# Extract to read:
## BEGIN
The flaming foliage that fueled the tourist industry a month ago is now in the business of soil enrichment. The thick layer of leaves on the forest floor is already decomposing and adding nutrients and organic matter to the soil. The annual cycle is nearly complete, and all will benefit, from fungi and amphibians to the massive oaks and the wildlife that depend on them. Is there a better example of recycling? Doubt it.
Fortunately, Mother Nature is kind enough to return with an encore performance, giving nature lovers one more peak at colorful leaves before winter. Several tree species, the beeches, oaks, aspens and larches included, don’t show off their fall colors until late October and early November. This past week I photographed Quaking Aspen and American Beech in local woodlots to illustrate.
## END
# Stated problem 1:
Name every tree species that the passage on fall foliage says does not display its fall colors until late in the season.
# Stated problem 2:
According to the passage on fall foliage, when do these late-coloring tree species show their fall colors?

# Information supplied:
## BEGIN
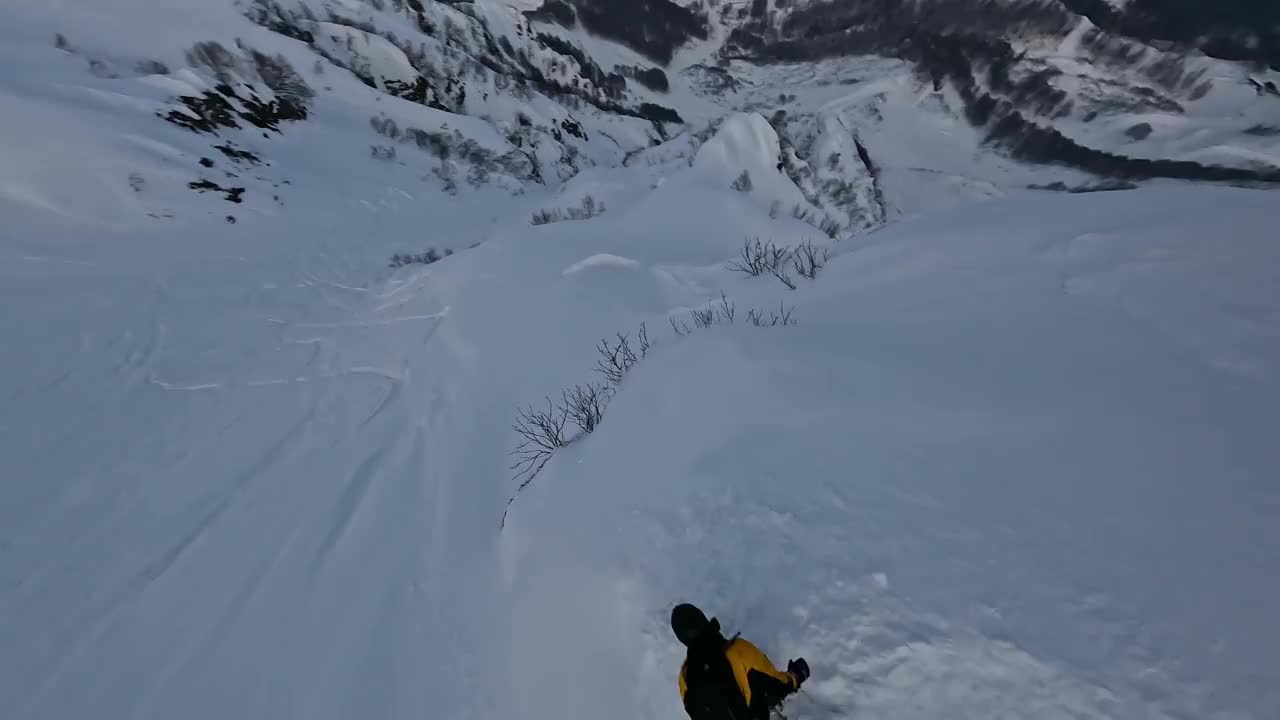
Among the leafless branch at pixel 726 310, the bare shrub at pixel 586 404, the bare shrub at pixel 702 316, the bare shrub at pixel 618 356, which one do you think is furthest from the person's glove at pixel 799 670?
the bare shrub at pixel 702 316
## END
# Written answer 1:
Beeches, oaks, aspens and larches.

# Written answer 2:
In late October and early November.